Is there objective beauty in dancing?

Yes, there is (at least in theory). 

That means I believe that beauty is not in the eye of the beholder, but has something objective about it. That means it can be viewed independently of cultures, preferences, and human biology. 

Even if you resist this idea, maybe you can (for fun) get involved with the idea. By the end of the blog post, you'll be surprised at the kind of perspective I'm trying to convey here. 

My daring statement will probably raise all sorts of questions and resistance for you too. That's why I'm trying to answer the most important questions in the following four paragraphs.

What role does beauty play in dancing?

“Definitely not the lead,” I tell my students in the Forro-Hours. But that is my philosophy, 'my' truth - not THE truth. 

I would argue that there are many dancers who care a lot about how a dance looks, both when they are dancing themselves and when they are watching a couple. These forrozeir@s consider (knowingly or not) the forró as a form of art. From these points of view, more beautiful and less beautiful works of art exist, just as more beautiful and less beautiful works of art are exhibited in a museum. 

This is (obviously) a legitimate philosophy, and I'll stick to it for simplicity from now on dance artists name. Dance artists consider it progress when they dance more aesthetically and admire dances primarily for their beauty. On the other hand, they do not share admiration for dances that are not beautiful. 

Dance artists are opposed to various other philosophies that do not understand dance as an art form. One of them, for example, is that of the 'expressive dancers'. By that I mean those who prefer dance moves not because of their aesthetics, but because they suit their inner state. They try to express this state with movements. For them, progress consists in being able to express themselves more fully and they admire others above all for their authentic expression in dance (although they cannot judge it definitively). So it's entirely possible that they consider an 'ugly' or 'boring' movement to be desirable because that movement expresses their emotions. 

There are certainly more philosophies, but these two are enough to show that there are different ones to choose from. You don't have to make a final decision, you can switch back and forth between the philosophies (e.g. one dance as a dance artist, the next as a freelance dancer). Ultimately, however, you have to decide on a philosophy at every moment. This means that every forrozeir@ decides for himself which role beauty plays for him or her in the forró. 

What speaks for objective beauty?

Beauty is not a matter of content, but a matter of form. The same thing (eg a photo, or a movement) can be shaped more beautifully and ugly. This suggests that there is a hypothetical 'ideal shape'. 

If you don't agree with me yet, consider: Is there an objective difference in beauty between someone dancing for the first time in their life and someone with many years of dance experience? Is beauty really in the eye of the beholder? Or wouldn't most people agree here?

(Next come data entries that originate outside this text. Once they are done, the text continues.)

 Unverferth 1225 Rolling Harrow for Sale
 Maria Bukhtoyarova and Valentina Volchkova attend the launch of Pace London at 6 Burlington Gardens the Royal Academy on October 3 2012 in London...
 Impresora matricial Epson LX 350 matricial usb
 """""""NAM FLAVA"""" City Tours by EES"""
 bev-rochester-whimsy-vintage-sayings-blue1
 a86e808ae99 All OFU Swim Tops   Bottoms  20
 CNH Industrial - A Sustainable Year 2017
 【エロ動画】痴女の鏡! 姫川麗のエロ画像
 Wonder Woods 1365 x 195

But (you might object) just because most people agree on a broad distinction between beautiful and ugly doesn't mean we can be halfway objective in judging whether something is aesthetic!

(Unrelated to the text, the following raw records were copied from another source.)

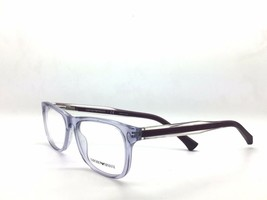 Emporio Armani  Violet Clear EYEGLASSES FRAME 52MM EA 3001 5071 New Auth... - $58.17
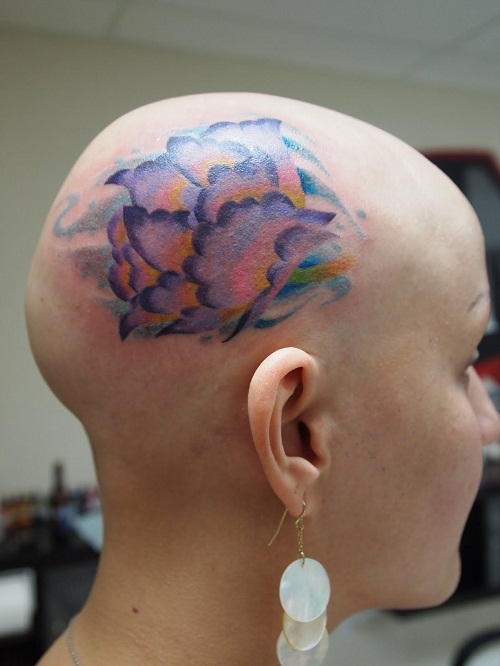 Head tattoos designs ideas and meaning tattoos for you for Tattoo bald spot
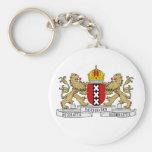 Escudo de armas de Amsterdam Llavero Redondo Tipo Pin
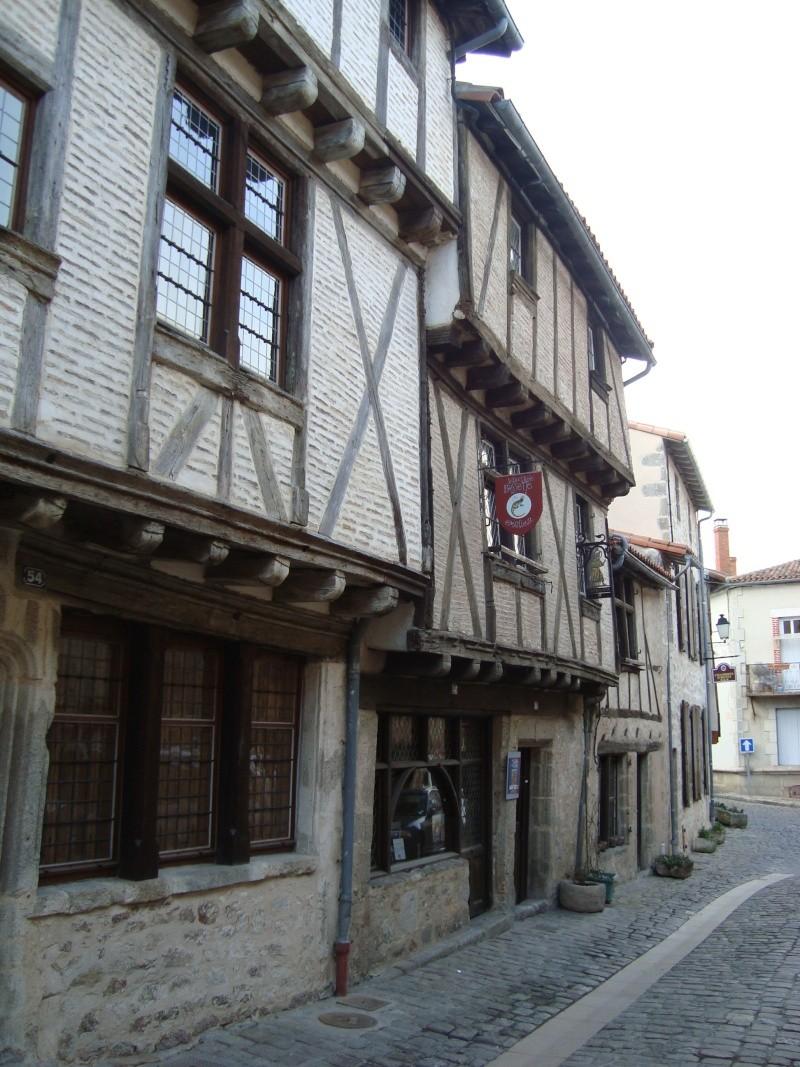 Ville, citadelle et château de Parthenay Dsc02424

That's correct. An explanation is missing and for that we have to look briefly at objective beauty outside of dance: Why are flowers beautiful? Why the flowers and not the roots? Why do we find flowers beautiful that we have never seen before? Quantum physicist David Deutsch claimsthat objectively 'beautiful' flowers had a selective advantage in co-evolution with insects. There had to be an exchange of information between the two fundamentally different species. This exchange was (according to the thesis of Deutsch) simplified by the fact that both lived in a world with absolute principles of beauty. They did not have access to these principles, but they could (with variation & selection) develop in this direction. Man also lives in this world. Humans have also evolved to be able to better perceive absolute (= perfect) beauty. Why? Because information exchange between two people is similar to information exchange between different species (the non-innate information in the human brain is more than in any animal genome, so two people are as different as two different species).  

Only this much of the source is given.